+++ Trecho citado +++
O equipamento foi testado em 55 pacientes no Hospital Municipal Mendo Sampaio (PE), sob coordenação da neurologista Idele Guimarães. Metade deles recebeu a emissão de luz e a outra metade usou o capacete, sem efeito da luz. Eles passaram por dez sessões de 20 minutos, três vezes por semana. Os resultados mostraram redução significativa na frequência e intensidade das crises entre quem utilizou a tecnologia. “O capacete atua em regiões cerebrais específicas, reduzindo a cascata inflamatória que causa a dor e diminuindo a necessidade de uso de vários medicamentos”, diz a médica.
O neurologista Peres vê a novidade com otimismo, mas faz ressalvas. “A laserterapia é usada há anos no tratamento de dores crônicas e há plausibilidade biológica para a enxaqueca. Mas o estudo ainda é pequeno e não foi publicado em revistas científicas. É cedo para afirmar eficácia”, pondera.
Reconhecimento como doença
Embora existam tratamentos eficazes e acessíveis, o maior obstáculo ainda é o reconhecimento da enxaqueca como doença crônica. Muitos pacientes passam anos mascarando os sintomas sem procurar ajuda especializada. “É uma condição que precisa ser tratada de forma contínua, com ajustes de estilo de vida e acompanhamento médico. O cérebro do paciente com enxaqueca precisa ser compreendido e cuidado, e não apenas silenciado com analgésicos”, aponta a neurologista Thais.
Tudo começa, claro, a partir do diagnóstico correto. Não existe nenhum exame laboratorial ou de imagem capaz de confirmar o quadro – isso é feito de forma inteiramente clínica e depende da escuta atenta e da experiência do especialista. “A ressonância é necessária quando existem fatores de suspeita de outras doenças em que a cefaleia pode ser um sinal de alerta. Mas, quando não há suspeitas de outros problemas, não é obrigatória a realização dos exames de imagem”, explica Peres.
+++
Tarefa = Continue o trecho sobre o tratamento da enxaqueca a partir do ponto em que ele se encerra. O material apresentado a seguir provém de outra fonte.
+++ Material fornecido +++
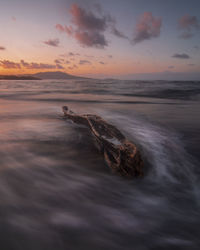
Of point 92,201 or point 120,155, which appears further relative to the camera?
point 120,155

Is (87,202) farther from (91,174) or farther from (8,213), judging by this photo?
(8,213)

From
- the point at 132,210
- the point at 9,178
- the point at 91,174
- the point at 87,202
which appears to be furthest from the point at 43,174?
the point at 132,210

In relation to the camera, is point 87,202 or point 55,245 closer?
point 55,245

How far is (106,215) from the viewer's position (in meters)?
1.82

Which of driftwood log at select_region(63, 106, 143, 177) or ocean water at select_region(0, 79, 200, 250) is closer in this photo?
ocean water at select_region(0, 79, 200, 250)

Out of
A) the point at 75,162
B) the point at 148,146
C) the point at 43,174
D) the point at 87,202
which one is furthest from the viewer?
the point at 148,146

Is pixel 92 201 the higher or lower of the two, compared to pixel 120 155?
lower

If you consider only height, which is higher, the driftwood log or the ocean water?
the driftwood log

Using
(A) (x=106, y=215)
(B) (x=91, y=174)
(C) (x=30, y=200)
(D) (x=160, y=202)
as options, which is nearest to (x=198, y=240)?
(D) (x=160, y=202)

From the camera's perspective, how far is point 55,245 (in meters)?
1.45

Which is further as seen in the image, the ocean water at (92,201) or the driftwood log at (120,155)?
the driftwood log at (120,155)

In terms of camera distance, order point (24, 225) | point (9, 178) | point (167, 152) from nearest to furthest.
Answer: point (24, 225) → point (9, 178) → point (167, 152)

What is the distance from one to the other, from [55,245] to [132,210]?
Result: 3.06ft

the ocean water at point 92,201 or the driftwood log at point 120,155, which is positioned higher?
the driftwood log at point 120,155
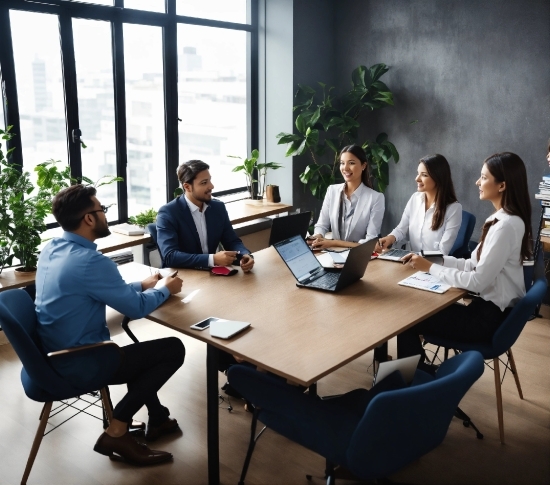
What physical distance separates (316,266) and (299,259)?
0.53 feet

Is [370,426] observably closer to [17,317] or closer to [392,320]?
[392,320]

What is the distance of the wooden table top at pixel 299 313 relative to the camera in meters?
2.46

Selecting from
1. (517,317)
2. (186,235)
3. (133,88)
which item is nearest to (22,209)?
(186,235)

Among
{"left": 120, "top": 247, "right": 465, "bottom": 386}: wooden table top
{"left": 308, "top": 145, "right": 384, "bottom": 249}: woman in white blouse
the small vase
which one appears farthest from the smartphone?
the small vase

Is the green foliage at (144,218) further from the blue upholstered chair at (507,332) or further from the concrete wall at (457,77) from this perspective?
the blue upholstered chair at (507,332)

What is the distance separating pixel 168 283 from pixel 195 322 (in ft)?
1.11

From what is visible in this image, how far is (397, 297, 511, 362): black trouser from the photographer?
3.21m

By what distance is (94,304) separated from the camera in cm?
281

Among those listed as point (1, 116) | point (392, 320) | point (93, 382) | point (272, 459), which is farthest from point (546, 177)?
point (1, 116)

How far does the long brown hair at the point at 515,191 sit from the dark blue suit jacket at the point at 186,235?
59.7 inches

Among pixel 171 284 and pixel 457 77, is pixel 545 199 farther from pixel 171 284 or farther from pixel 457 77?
pixel 171 284

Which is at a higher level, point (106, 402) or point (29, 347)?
point (29, 347)

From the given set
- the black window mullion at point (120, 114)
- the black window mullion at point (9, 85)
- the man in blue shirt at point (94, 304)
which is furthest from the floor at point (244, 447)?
the black window mullion at point (120, 114)

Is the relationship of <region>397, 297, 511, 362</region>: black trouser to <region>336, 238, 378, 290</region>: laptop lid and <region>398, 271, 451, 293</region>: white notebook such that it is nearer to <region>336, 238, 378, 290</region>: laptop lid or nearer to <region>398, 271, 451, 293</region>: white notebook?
<region>398, 271, 451, 293</region>: white notebook
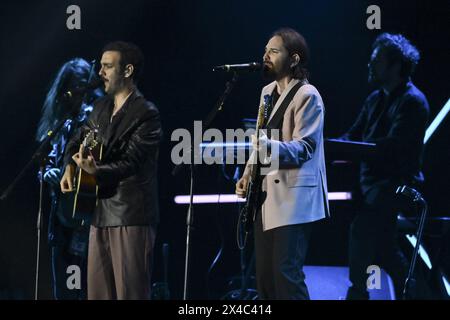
+++
Resultado obtido =
Segundo o médico, para identificar a enxaqueca é preciso considerar critérios específicos, como o número de crises ao longo da vida, a duração dos episódios (geralmente de quatro a 72 horas se não tratados) e a caracterização da dor. É necessário apresentar ao menos dois dos seguintes aspectos: dor latejante, unilateral, de intensidade moderada a forte e que piora com esforço físico. Além disso, os episódios costumam vir acompanhados de náusea, vômito e sensibilidade à luz e ao som. As crises não podem ser consequência de outra doença que justifique a cefaleia.
“A enxaqueca é uma doença invisível. Como não aparece em exames de sangue ou de imagem, o diagnóstico depende exclusivamente da interpretação clínica do médico”, reforça Peres. “E esse é outro desafio: a formação médica ainda carece de treinamento adequado para que os profissionais reconheçam a doença e saibam tratá-la corretamente”, destaca o neurologista, acrescentando que, em média, menos de 20% das pessoas diagnosticadas fazem o tratamento preventivo, que é o que realmente evita as crises de dor.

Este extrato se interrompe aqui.